> TEXTE FOURNI
--------------------------------------------------
Malheureusement, ces énormes services empêchent parfois de mettre en valeur des coups d'une qualité similaire. En s'attardant et/ou s'émerveillant sur leur engagement, on observe moins le reste de leur palette. Prenons Karlovic par exemple. Il est vrai qu'il n'a pas de coup du fond du court exceptionnel, mais il profite de son service pour finir les points au filet grâce à son exceptionnelle volée. Il ne serait pas resté 14 ans dans le top s'il n'avait vraiment que son service et ses presque 13000 aces. Il en va de même pour Isner qui compense sa relative faiblesse côté revers par un jeu vers l'avant redoutable, jeu qu'il a su faire évoluer et améliorer ces derniers mois pour atteindre son meilleur classement.

Il suffit de regarder les moments forts de cette demi pour se rendre compte de leurs qualités. Anderson a un jeu de transition défense – contre attaque ultra rapide. Il est capable de tenir l'échange face aux plus grands joueurs du fond du court : c'est d'ailleurs derrière sa ligne qu'il a battu Federer au tour précédent. On en voit de plus en plus tenir l'échange du fond du court et faire de très peu de fautes directes (comparativement à leur nombre de coups gagnants). Cilic par exemple est capable de frapper fort des deux côtés quel que soit l'adversaire. Autre facette dont on parle moins, mais tout aussi importante : le mental. Les bons serveurs sont amenés à jouer des matchs souvent très serrés et qui se jouent à un ou deux points, en témoigne le parcourt d'Isner avant cette demi à Wimbledon, où il a joué 7 tie-breaks pour 4 remportés, et sauvé une balle de match dans son 5ème set contre le belge Bemelmans. Ils savent aussi saisir le peu d'occasion que se présentent ou sauver les points à risque. Même si le service est devenu une part importante du joueur moderne, on ne devient demi finaliste de Grand Chelem ou vainqueur de Masters 1000 sans un jeu complet. Quelques uns sont même allés plus loin : le croate Ivanisevic gagné Wimbledon en 2001 en servant 212 aces, Roddick s'est issé à la place numéro 1 mondial en 2003 après avoir gagné l'US Open, Cincinnati et Montréal. Eux aussi sont des champions.
--------------------------------------------------
Relevé des données
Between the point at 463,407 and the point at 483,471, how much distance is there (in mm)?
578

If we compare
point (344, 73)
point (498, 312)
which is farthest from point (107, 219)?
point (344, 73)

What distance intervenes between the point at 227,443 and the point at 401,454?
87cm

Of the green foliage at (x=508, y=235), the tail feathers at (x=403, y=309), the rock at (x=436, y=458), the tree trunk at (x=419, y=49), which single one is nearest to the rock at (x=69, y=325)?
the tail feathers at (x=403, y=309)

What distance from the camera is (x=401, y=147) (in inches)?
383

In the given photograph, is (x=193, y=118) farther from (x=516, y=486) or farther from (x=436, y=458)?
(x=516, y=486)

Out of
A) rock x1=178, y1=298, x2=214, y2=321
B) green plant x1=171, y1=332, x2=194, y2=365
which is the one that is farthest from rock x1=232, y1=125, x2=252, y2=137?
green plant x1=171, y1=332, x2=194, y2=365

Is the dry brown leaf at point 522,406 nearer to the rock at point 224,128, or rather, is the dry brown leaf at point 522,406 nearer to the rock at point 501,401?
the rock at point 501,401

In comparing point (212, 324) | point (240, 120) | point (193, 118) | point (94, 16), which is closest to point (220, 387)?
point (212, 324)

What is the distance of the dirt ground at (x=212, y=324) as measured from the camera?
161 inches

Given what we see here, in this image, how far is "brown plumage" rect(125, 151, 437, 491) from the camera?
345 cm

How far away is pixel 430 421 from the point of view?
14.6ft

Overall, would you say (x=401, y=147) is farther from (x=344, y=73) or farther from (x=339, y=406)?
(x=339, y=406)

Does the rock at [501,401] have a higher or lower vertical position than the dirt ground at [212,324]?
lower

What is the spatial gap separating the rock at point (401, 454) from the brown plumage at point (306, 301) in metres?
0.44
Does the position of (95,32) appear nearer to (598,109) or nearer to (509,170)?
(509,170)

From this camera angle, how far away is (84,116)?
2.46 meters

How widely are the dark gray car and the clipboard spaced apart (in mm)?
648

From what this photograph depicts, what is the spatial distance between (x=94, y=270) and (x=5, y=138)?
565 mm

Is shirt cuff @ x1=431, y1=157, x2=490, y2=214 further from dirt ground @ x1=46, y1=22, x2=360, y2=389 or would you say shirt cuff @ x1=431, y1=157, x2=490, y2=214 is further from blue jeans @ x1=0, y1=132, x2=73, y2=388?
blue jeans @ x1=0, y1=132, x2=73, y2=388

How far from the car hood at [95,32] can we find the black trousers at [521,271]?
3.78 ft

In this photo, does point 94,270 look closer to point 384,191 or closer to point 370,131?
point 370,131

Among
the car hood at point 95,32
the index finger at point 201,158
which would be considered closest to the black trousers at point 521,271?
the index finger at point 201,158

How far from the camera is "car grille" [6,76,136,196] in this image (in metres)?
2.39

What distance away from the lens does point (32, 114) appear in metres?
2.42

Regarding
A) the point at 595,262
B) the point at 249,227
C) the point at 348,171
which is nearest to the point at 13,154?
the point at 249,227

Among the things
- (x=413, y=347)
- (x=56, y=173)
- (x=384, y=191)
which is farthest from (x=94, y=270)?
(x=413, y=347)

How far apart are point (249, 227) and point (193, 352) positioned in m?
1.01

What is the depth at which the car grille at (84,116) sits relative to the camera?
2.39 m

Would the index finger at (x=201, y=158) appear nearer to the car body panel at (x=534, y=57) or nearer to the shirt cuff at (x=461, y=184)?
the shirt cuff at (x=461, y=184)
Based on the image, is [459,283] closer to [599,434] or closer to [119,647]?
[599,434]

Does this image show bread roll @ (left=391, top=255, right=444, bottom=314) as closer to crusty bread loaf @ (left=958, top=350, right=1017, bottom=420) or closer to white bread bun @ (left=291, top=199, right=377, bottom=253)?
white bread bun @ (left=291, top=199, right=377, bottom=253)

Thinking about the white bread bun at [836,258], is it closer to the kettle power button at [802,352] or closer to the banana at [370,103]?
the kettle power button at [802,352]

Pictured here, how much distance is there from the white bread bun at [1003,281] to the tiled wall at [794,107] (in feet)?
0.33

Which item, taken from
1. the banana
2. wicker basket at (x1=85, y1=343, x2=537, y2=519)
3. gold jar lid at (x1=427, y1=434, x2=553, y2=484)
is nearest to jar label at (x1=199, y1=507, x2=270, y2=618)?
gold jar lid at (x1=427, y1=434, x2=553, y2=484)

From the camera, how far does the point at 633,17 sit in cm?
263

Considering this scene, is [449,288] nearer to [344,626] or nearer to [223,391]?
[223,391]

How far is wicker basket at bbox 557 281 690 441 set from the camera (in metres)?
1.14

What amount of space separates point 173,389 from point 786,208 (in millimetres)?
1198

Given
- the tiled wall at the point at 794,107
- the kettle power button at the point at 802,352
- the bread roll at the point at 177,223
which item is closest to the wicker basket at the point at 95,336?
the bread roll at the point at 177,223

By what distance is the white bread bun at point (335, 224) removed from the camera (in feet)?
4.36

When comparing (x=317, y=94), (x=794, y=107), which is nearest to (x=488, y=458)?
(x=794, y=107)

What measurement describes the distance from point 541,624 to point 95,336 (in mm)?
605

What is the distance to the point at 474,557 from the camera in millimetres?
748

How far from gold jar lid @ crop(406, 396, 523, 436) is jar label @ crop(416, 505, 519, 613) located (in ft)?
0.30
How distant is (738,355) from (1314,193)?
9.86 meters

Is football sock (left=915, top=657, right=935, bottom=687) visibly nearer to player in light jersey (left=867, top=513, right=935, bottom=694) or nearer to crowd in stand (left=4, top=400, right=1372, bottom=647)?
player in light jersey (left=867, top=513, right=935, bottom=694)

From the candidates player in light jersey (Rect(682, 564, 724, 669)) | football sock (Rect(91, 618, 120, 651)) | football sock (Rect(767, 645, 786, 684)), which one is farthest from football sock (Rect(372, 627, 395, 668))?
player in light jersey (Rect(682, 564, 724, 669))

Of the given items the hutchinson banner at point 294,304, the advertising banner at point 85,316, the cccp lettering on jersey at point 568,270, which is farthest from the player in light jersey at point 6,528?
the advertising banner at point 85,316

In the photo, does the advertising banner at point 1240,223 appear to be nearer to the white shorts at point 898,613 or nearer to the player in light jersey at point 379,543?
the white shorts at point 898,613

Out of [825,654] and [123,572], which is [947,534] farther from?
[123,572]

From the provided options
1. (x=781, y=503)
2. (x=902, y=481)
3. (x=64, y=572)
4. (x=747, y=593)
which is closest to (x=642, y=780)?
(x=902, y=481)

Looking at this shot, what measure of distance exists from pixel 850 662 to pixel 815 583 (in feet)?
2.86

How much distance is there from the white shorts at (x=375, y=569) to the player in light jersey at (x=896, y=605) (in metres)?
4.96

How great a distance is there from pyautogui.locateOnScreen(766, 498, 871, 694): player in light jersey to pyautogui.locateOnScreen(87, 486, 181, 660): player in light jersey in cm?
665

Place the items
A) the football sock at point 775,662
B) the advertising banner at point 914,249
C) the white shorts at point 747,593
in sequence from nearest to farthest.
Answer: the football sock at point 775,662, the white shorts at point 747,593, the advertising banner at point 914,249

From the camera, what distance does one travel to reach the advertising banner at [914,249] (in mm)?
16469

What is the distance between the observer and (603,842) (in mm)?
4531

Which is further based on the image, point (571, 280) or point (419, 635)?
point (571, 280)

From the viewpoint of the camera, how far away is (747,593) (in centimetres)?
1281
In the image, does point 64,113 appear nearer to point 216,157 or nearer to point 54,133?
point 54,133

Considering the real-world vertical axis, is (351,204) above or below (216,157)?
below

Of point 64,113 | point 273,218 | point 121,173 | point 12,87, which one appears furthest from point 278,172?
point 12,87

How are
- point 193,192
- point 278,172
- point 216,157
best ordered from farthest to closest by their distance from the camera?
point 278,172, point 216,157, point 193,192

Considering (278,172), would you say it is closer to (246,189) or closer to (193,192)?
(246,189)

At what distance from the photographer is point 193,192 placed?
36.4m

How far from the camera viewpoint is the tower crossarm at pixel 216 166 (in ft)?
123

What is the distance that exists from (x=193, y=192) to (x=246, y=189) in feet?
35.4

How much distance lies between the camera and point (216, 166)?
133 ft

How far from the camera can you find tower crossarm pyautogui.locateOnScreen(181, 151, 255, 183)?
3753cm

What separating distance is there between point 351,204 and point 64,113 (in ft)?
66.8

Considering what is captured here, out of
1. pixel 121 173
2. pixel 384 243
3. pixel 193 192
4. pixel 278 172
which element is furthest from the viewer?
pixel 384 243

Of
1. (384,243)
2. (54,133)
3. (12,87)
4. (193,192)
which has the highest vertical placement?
--------------------------------------------------
> EXERCICE PROPOSÉ
Transcrivez fidèlement le passage du texte sur les grands serveurs au tennis qui s'ouvre sur les mots « Malheureusement, ces énormes » et se clôt sur « son meilleur classement. ».

> RÉSULTAT OBTENU
Malheureusement, ces énormes services empêchent parfois de mettre en valeur des coups d'une qualité similaire. En s'attardant et/ou s'émerveillant sur leur engagement, on observe moins le reste de leur palette. Prenons Karlovic par exemple. Il est vrai qu'il n'a pas de coup du fond du court exceptionnel, mais il profite de son service pour finir les points au filet grâce à son exceptionnelle volée. Il ne serait pas resté 14 ans dans le top s'il n'avait vraiment que son service et ses presque 13000 aces. Il en va de même pour Isner qui compense sa relative faiblesse côté revers par un jeu vers l'avant redoutable, jeu qu'il a su faire évoluer et améliorer ces derniers mois pour atteindre son meilleur classement.